• TASK DETAILS: Please copy all of the entries exactly, but drop every picture.

[Source data]
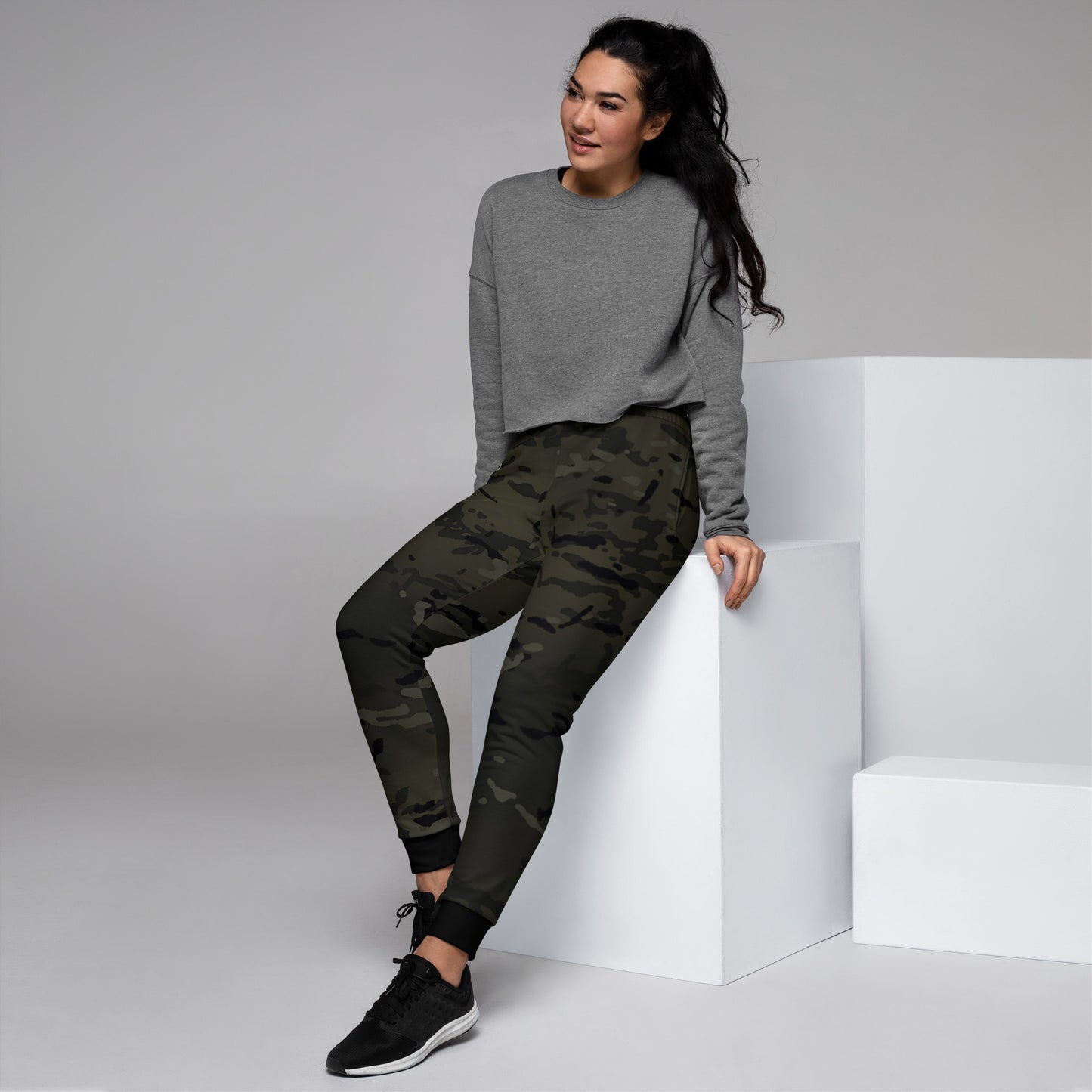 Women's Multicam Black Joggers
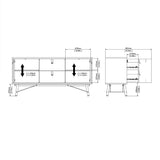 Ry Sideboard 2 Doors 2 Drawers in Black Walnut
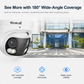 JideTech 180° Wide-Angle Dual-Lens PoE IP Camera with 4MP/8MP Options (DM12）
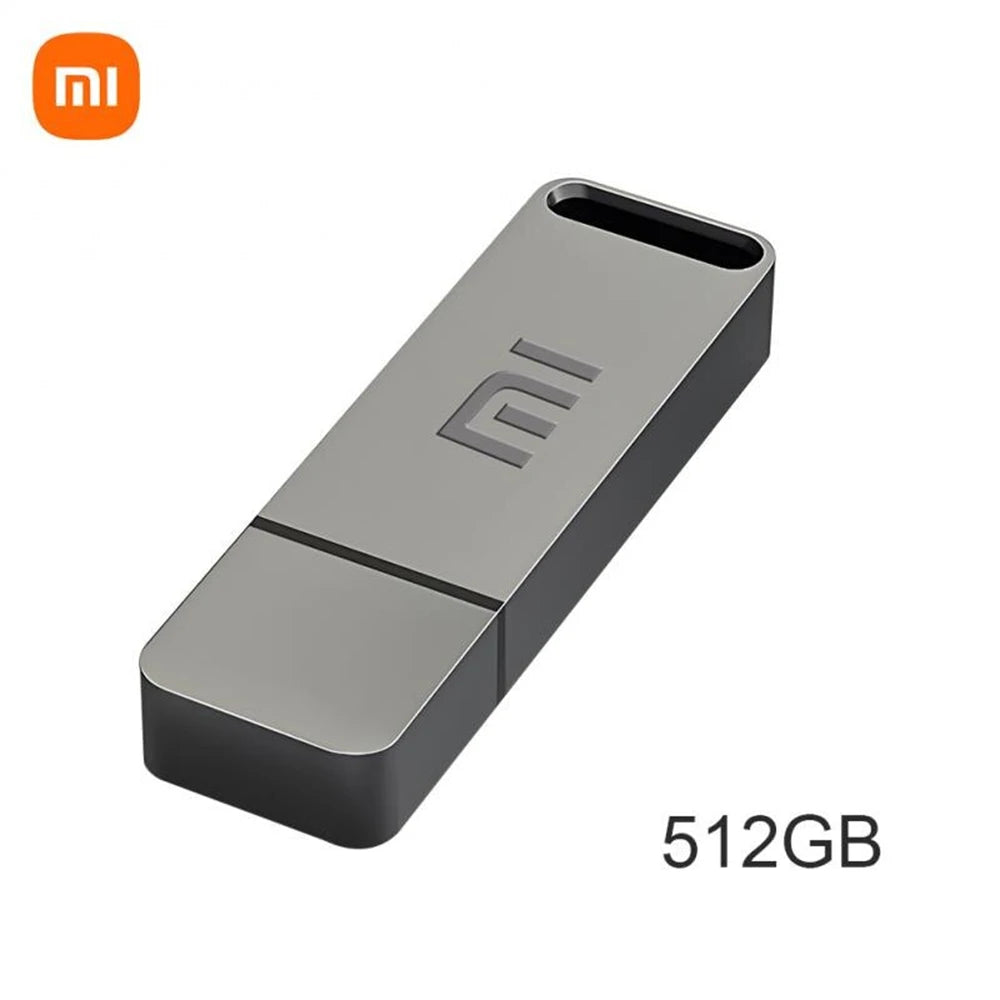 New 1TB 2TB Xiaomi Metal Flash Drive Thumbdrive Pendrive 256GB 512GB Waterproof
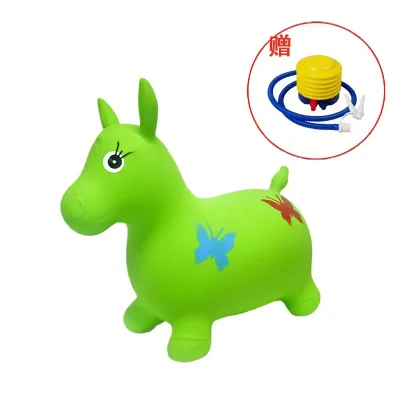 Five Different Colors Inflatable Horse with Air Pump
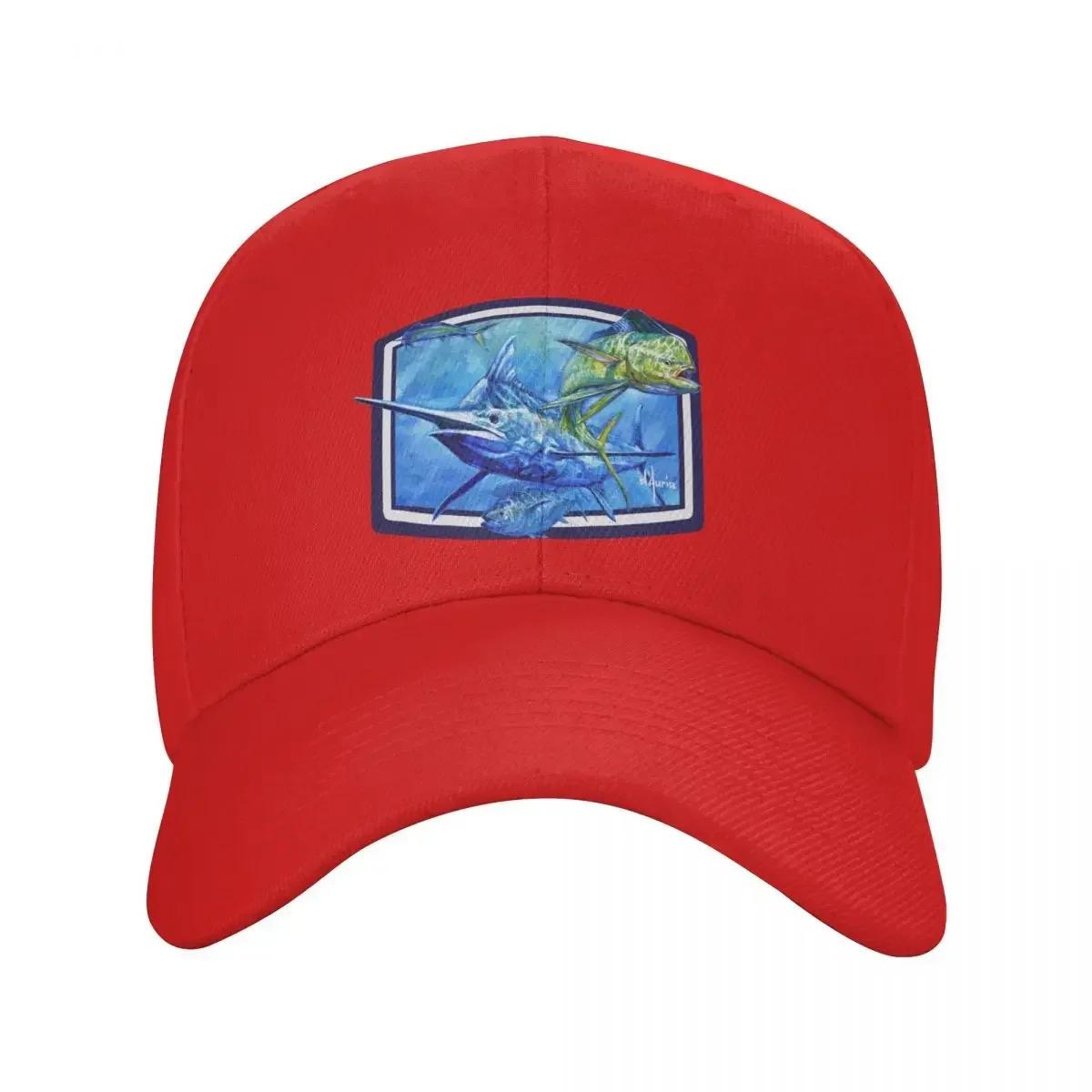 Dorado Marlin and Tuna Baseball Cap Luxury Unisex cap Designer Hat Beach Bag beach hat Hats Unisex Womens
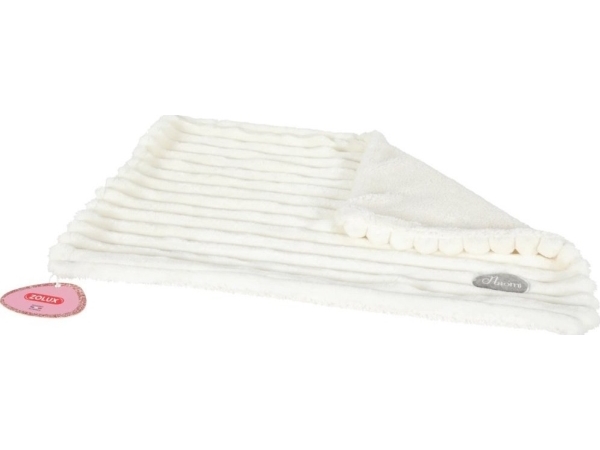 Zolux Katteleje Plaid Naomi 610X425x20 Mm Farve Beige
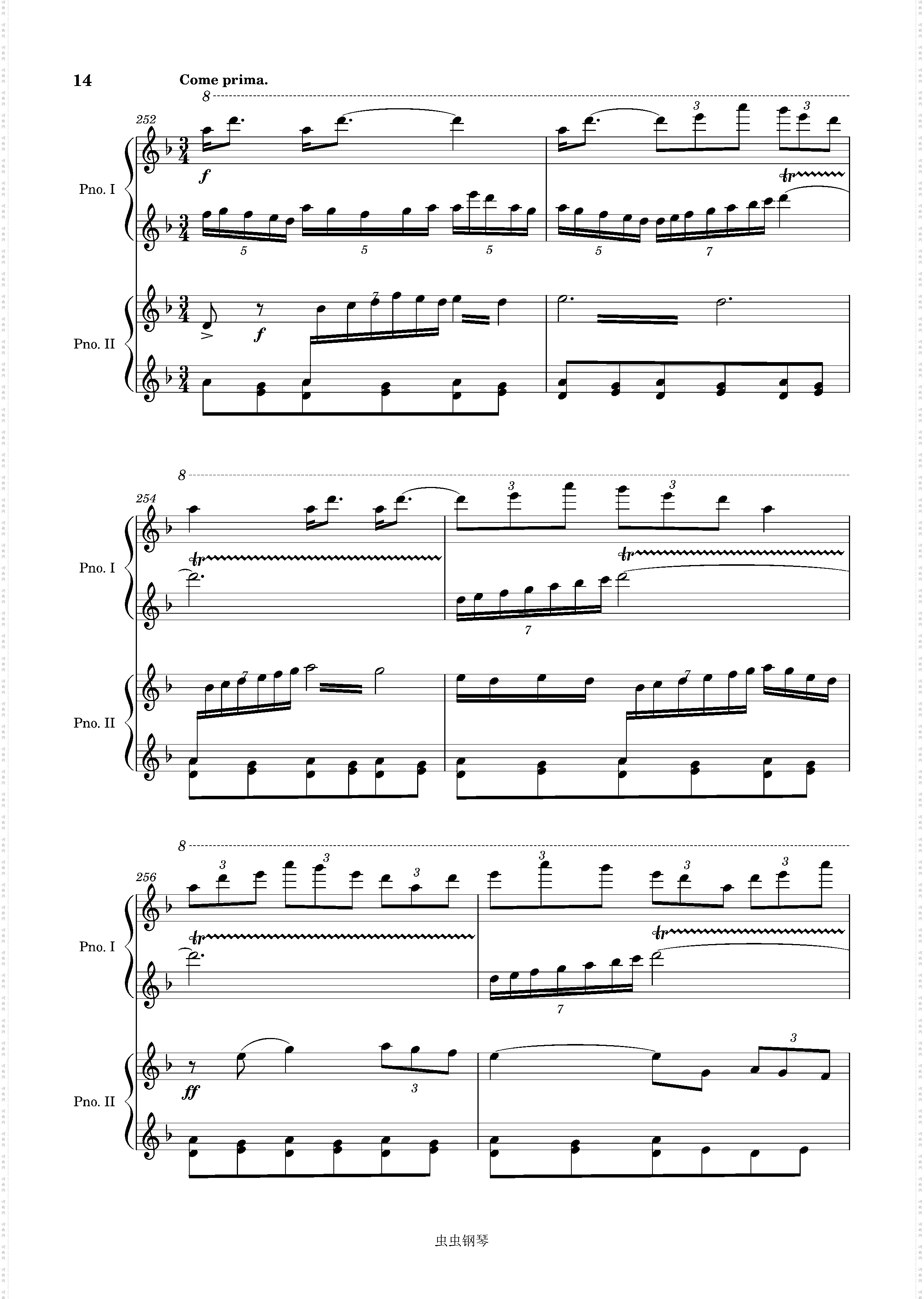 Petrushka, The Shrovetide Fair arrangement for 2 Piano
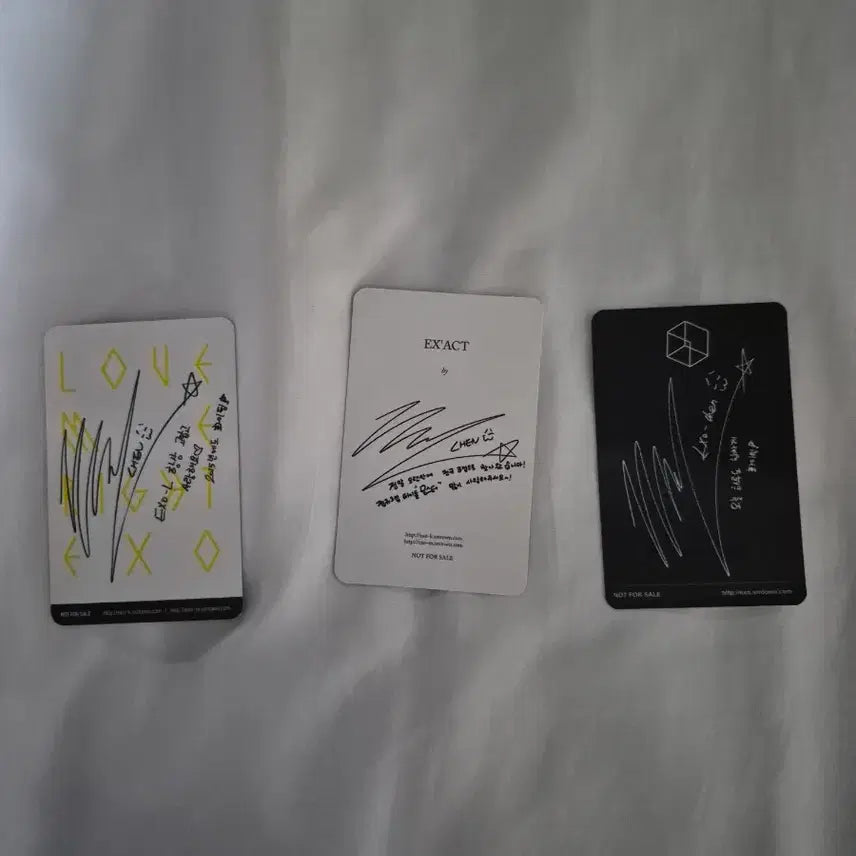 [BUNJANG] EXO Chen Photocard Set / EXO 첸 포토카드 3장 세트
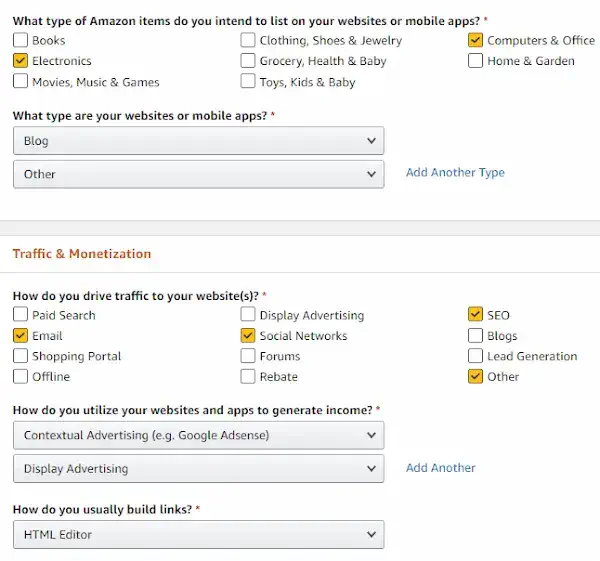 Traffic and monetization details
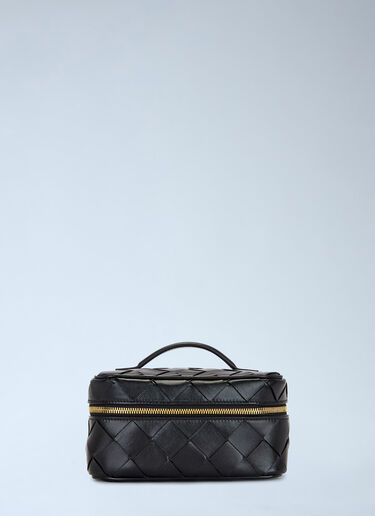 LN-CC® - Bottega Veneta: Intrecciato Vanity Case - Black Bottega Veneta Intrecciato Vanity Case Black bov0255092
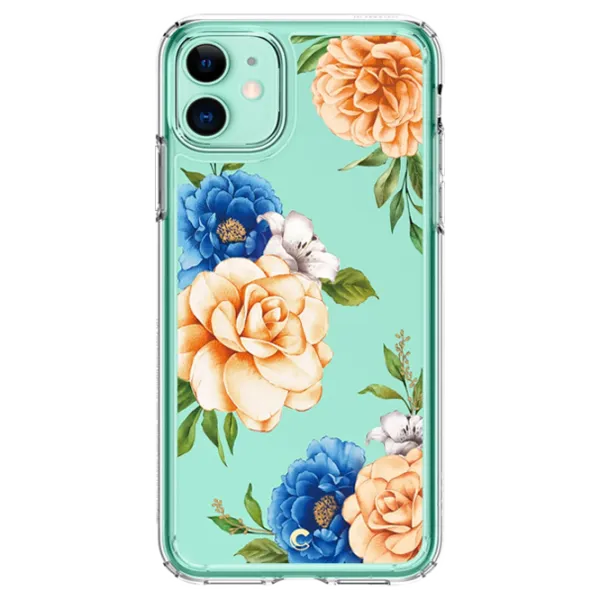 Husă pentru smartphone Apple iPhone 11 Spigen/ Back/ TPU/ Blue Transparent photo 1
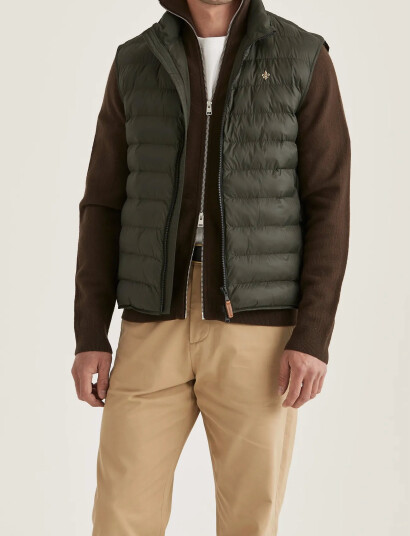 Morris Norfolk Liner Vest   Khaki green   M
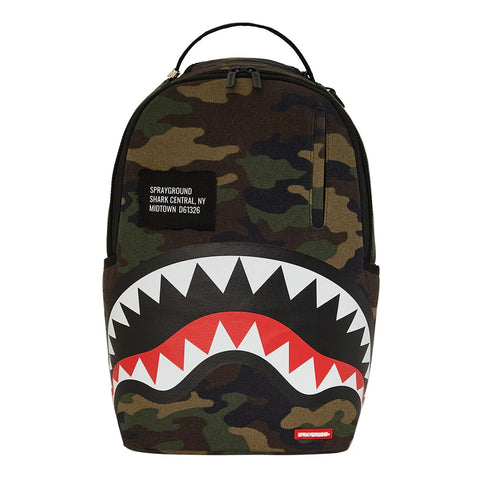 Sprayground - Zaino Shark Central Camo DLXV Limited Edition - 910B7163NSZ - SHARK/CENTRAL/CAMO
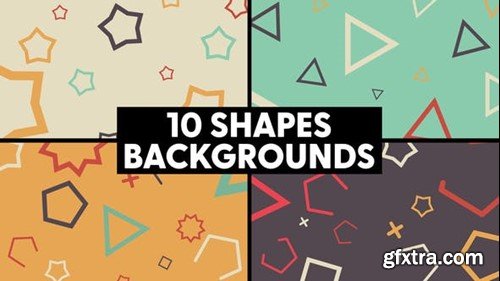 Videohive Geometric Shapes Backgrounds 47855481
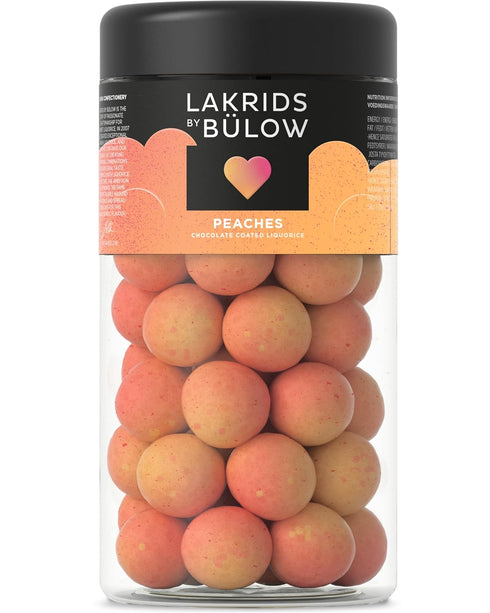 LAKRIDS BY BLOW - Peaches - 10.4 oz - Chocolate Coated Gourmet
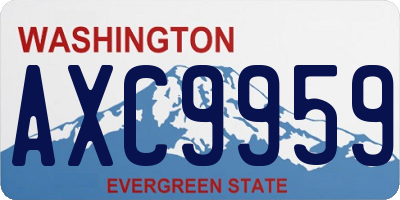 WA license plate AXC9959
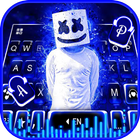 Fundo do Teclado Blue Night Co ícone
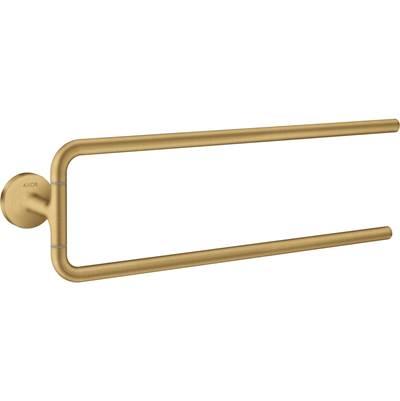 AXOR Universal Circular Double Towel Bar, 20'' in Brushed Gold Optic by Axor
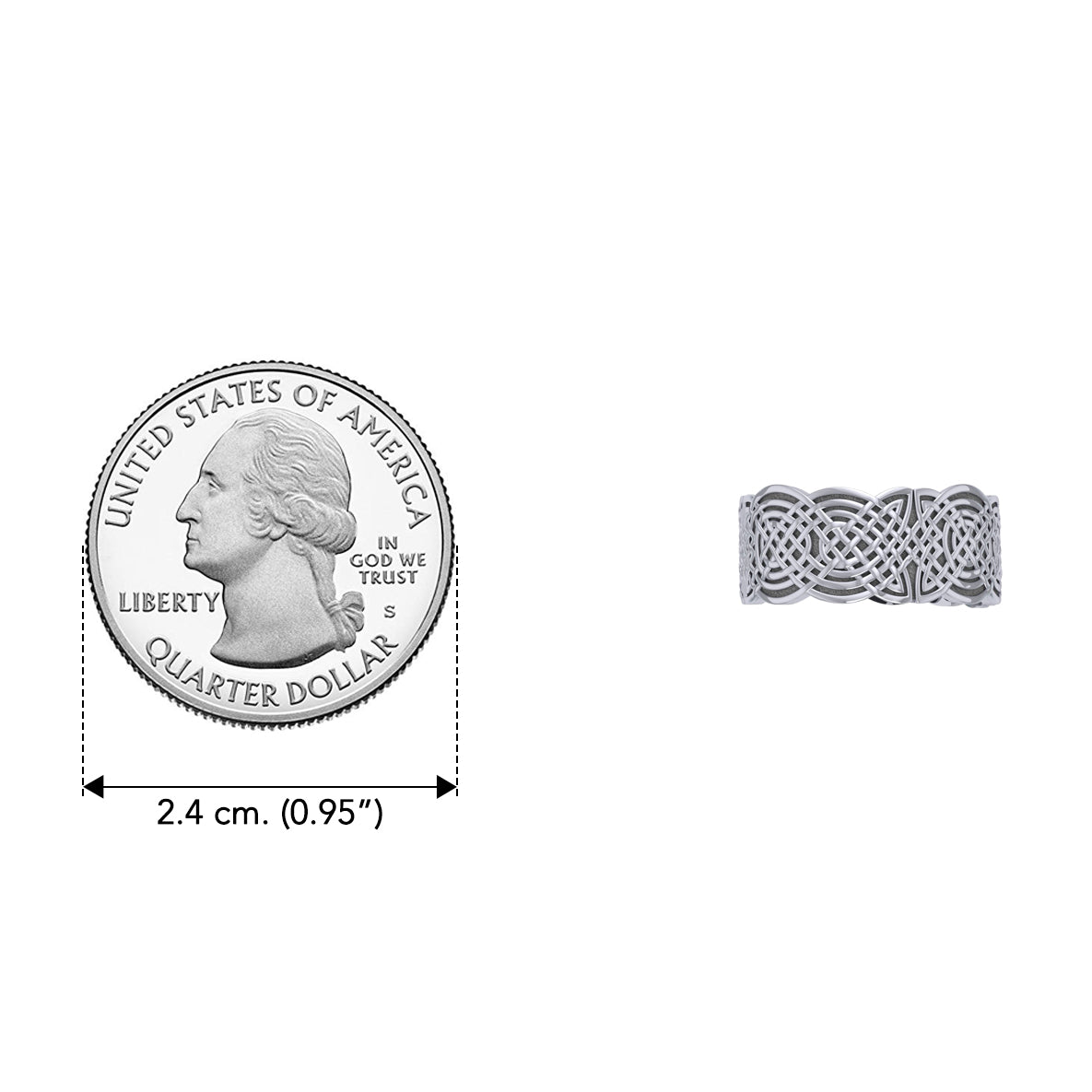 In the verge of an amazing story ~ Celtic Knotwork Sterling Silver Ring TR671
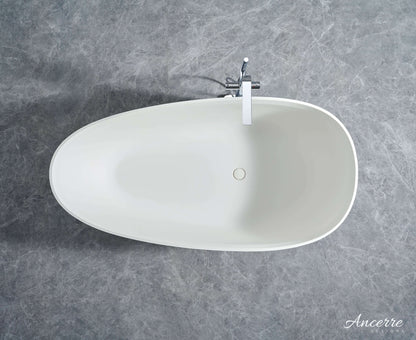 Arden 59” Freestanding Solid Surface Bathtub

• SOLUTION TO THIS TASK:
 Women's Multicam Black Joggers
 Ry Sideboard 2 Doors 2 Drawers in Black Walnut
 JideTech 180° Wide-Angle Dual-Lens PoE IP Camera with 4MP/8MP Options (DM12）
 New 1TB 2TB Xiaomi Metal Flash Drive Thumbdrive Pendrive 256GB 512GB Waterproof
 Five Different Colors Inflatable Horse with Air Pump
 Dorado Marlin and Tuna Baseball Cap Luxury Unisex cap Designer Hat Beach Bag beach hat Hats Unisex Womens
 Zolux Katteleje Plaid Naomi 610X425x20 Mm Farve Beige
 Petrushka, The Shrovetide Fair arrangement for 2 Piano
 [BUNJANG] EXO Chen Photocard Set / EXO 첸 포토카드 3장 세트
 Traffic and monetization details
 LN-CC® - Bottega Veneta: Intrecciato Vanity Case - Black Bottega Veneta Intrecciato Vanity Case Black bov0255092
 Husă pentru smartphone Apple iPhone 11 Spigen/ Back/ TPU/ Blue Transparent photo 1
 Morris Norfolk Liner Vest   Khaki green   M
 Sprayground - Zaino Shark Central Camo DLXV Limited Edition - 910B7163NSZ - SHARK/CENTRAL/CAMO
 Videohive Geometric Shapes Backgrounds 47855481
 LAKRIDS BY BLOW - Peaches - 10.4 oz - Chocolate Coated Gourmet
 WA license plate AXC9959
 Fundo do Teclado Blue Night Co ícone
 AXOR Universal Circular Double Towel Bar, 20'' in Brushed Gold Optic by Axor
 In the verge of an amazing story ~ Celtic Knotwork Sterling Silver Ring TR671
 Arden 59” Freestanding Solid Surface Bathtub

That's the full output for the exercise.